36th Chief Justice of the Oregon Supreme Court
- In office 1970–1976
- Preceded by: William C. Perry
- Succeeded by: Arno H. Denecke

71st Justice of the Oregon Supreme Court
- In office 1958–1977
- Appointed by: Robert D. Holmes
- Preceded by: James T. Brand
- Succeeded by: Berkeley Lent

Personal details
- Born: December 8, 1909 Bayfield, Wisconsin
- Died: February 18, 2000 (aged 90) Oregon
- Spouse: Esther Foster O'Connell

= Kenneth J. O'Connell =

American judge

Kenneth John O'Connell (December 8, 1909 – February 18, 2000) was an American educator and jurist in the state of Oregon.

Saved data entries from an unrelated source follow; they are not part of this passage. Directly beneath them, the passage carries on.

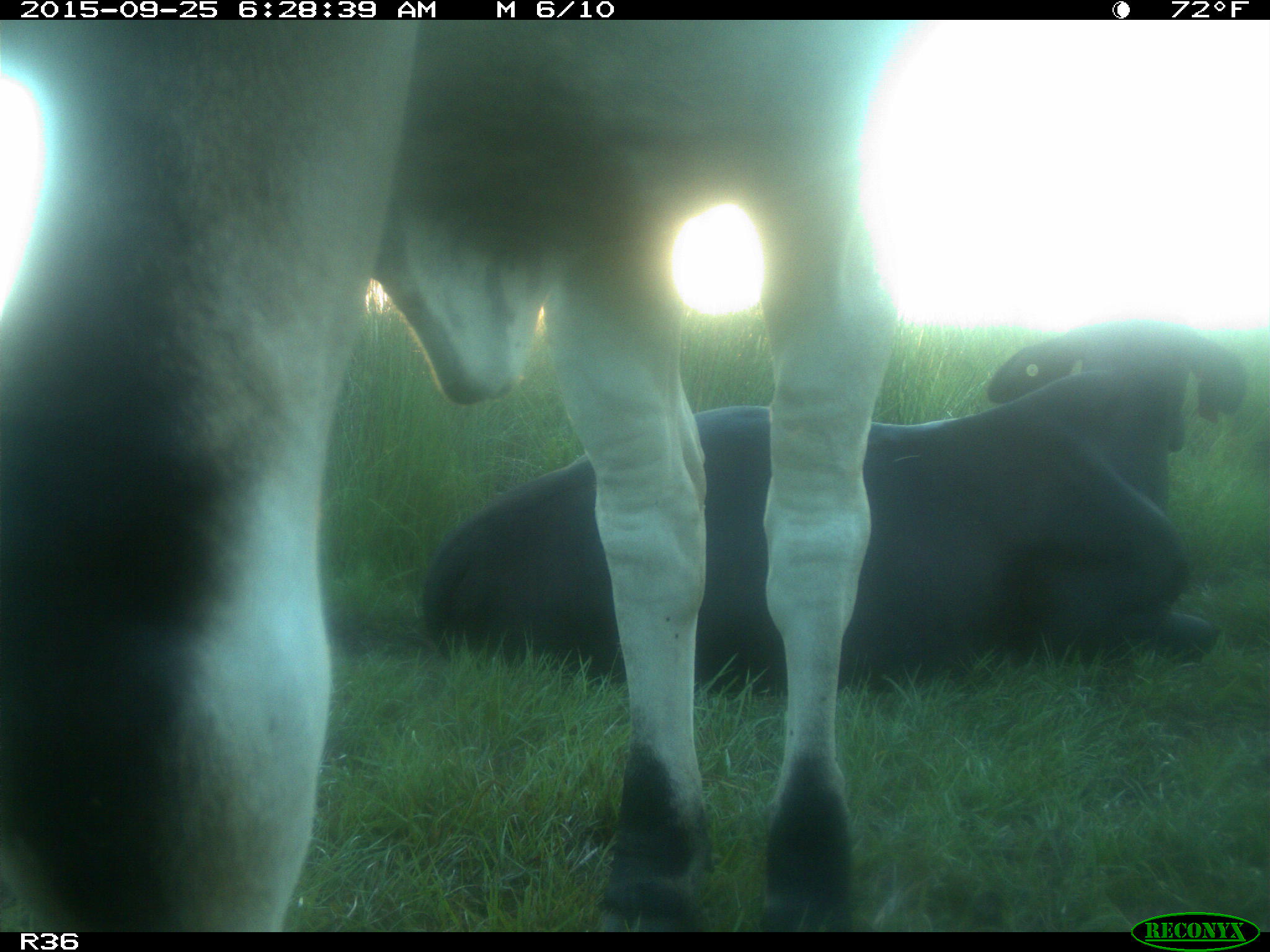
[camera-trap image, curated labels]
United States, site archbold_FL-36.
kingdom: Animalia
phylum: Chordata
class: Mammalia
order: Artiodactyla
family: Bovidae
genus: Bos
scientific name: Bos taurus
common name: domestic cow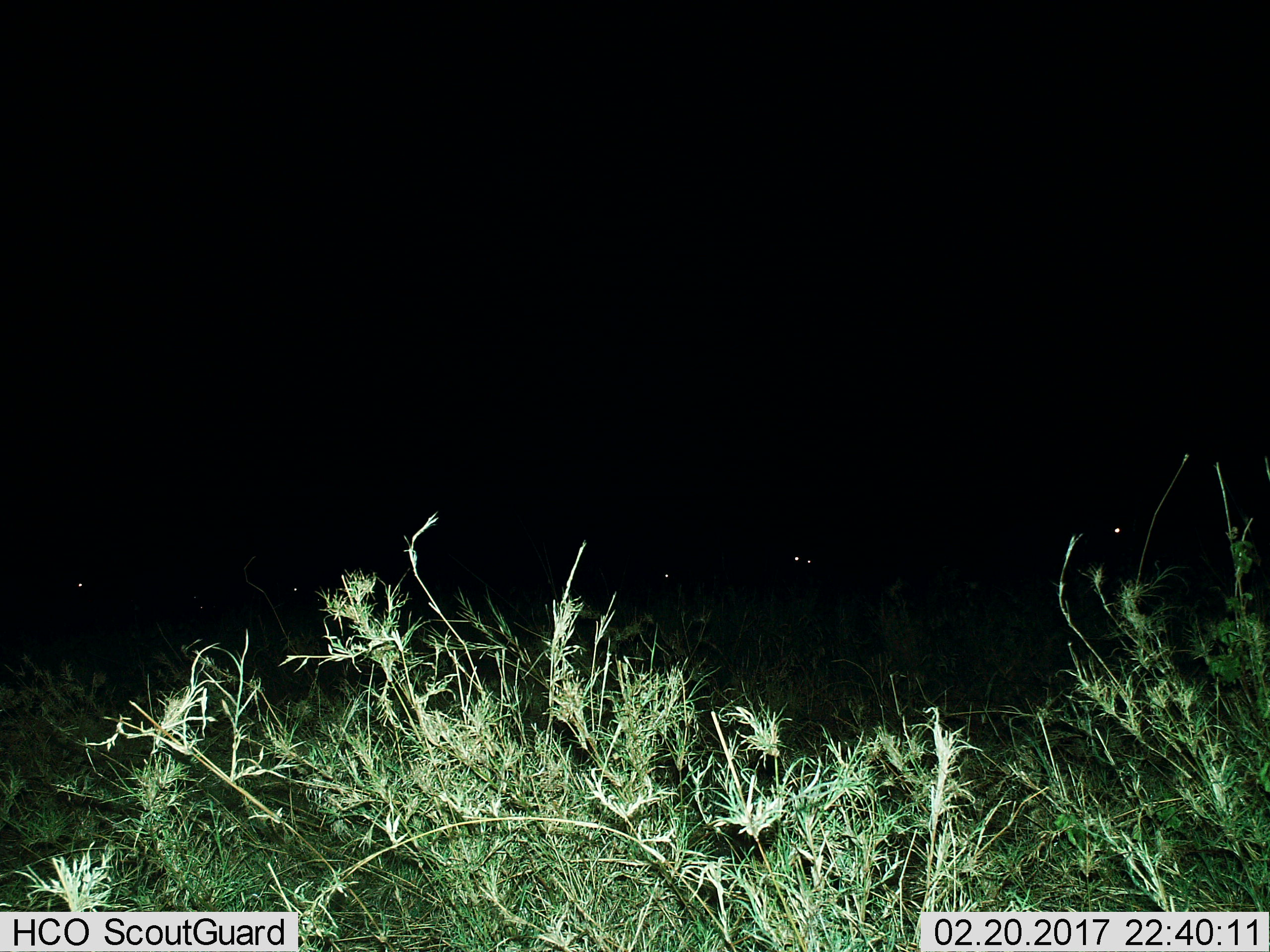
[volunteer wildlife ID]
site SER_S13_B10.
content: unidentified animal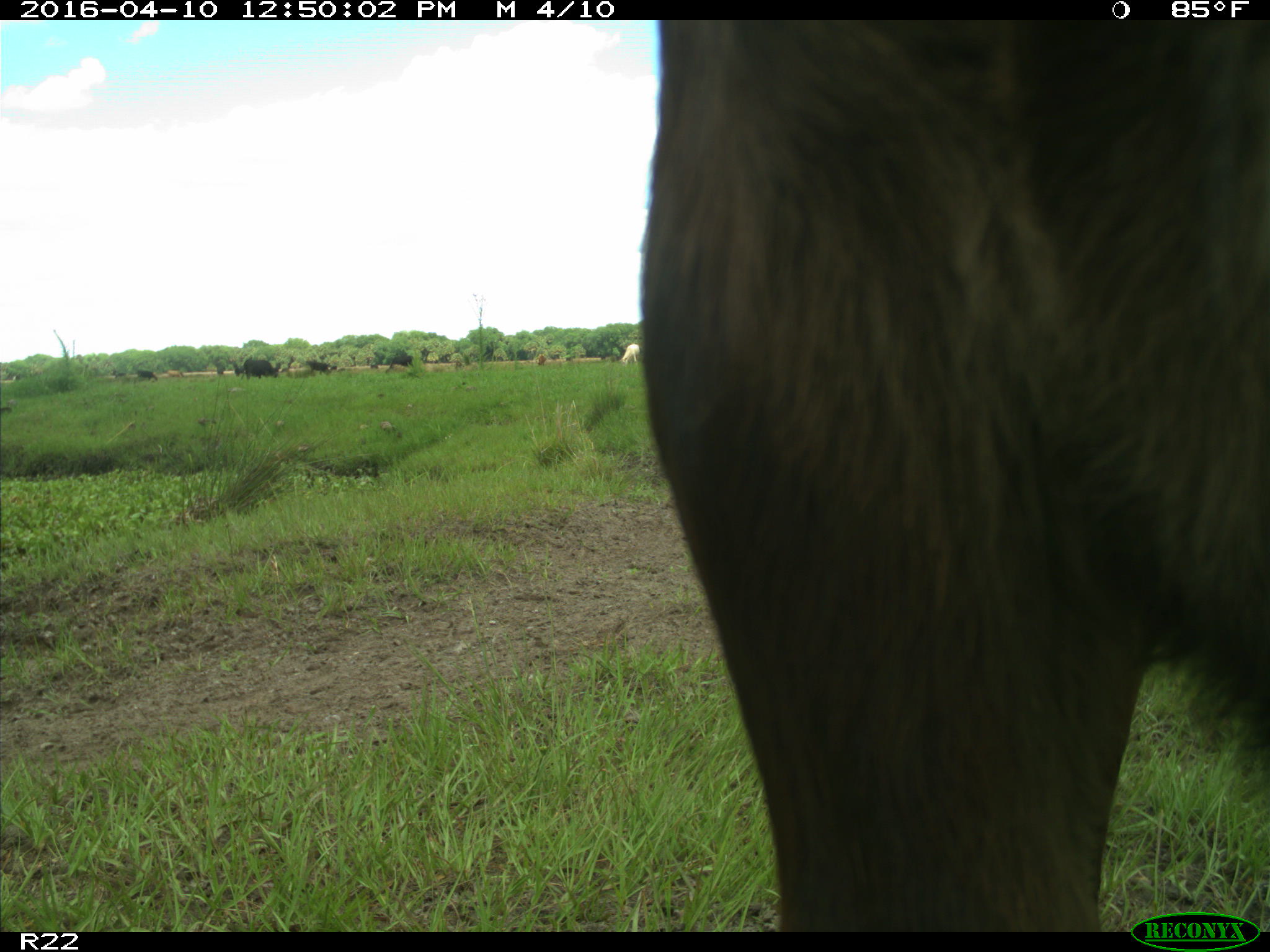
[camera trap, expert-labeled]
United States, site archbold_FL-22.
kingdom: Animalia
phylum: Chordata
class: Mammalia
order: Artiodactyla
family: Bovidae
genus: Bos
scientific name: Bos taurus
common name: domestic cow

He served as the 36th Chief Justice of the Oregon Supreme Court, serving in that position from 1970 to 1976. A native of Wisconsin, he also served as a longtime professor at the University of Oregon’s law school.

==Early life==
Kenneth O'Connell was born on December 8, 1909, in Bayfield, Wisconsin. He attended the University of Wisconsin Law School, where he earned two law degrees, one in 1933 and another in 1934.

==Legal career==
After graduating from law school O'Connell took a job at the University of Oregon School of Law in 1935 as a professor. He was appointed to the position by Dean Wayne Morse and taught a variety of subjects as the school had few professors in the early years. Later he served on commissions in the 1950s and 1960s to revise Oregon's laws and constitution. He had earlier campaigned for law reforms in Oregon and was selected to head the committee to revise Oregon's statutes in 1949. In 1953, O'Connell received the Award of Merit from the Oregon State Bar.

==Judicial career==
O'Connell's career on the Oregon Supreme Court began in 1958, when Oregon Governor Robert D. Holmes appointed him to the bench to replace James T. Brand after Brand resigned. His appointment came July 1, 1958, and was then elected to a full six-year term later that year. Justice O'Connell won re-election in both 1964 and 1974. While on the court he was given the Distinguished Service Award from the University of Oregon in 1967. He then was selected by his fellow justices to serve as chief justice from 1970 to 1976. O'Connell did not seek re-election in 1976 and then retired from the bench at the end of his term in 1977.

==Family and later life==
In 1964 Kenneth J. O'Connell married Esther Foster O'Connell. Kenneth had two sons, Tom and Dan, from a previous marriage to Evelyn O'Connell. O’Connell was known to doodle while listening to cases at the supreme court, and used a chalkboard to map out his legal decisions while in chambers. The University of Oregon awarded him their Law Meritorious Service Award in 1985. He was also given the Distinguished Service Award from the American Civil Liberties Union of Oregon. Kenneth O'Connell died in Salem, Oregon, on February 18, 2000, at the age of 90. The University of Oregon holds an annual symposium named in his honor.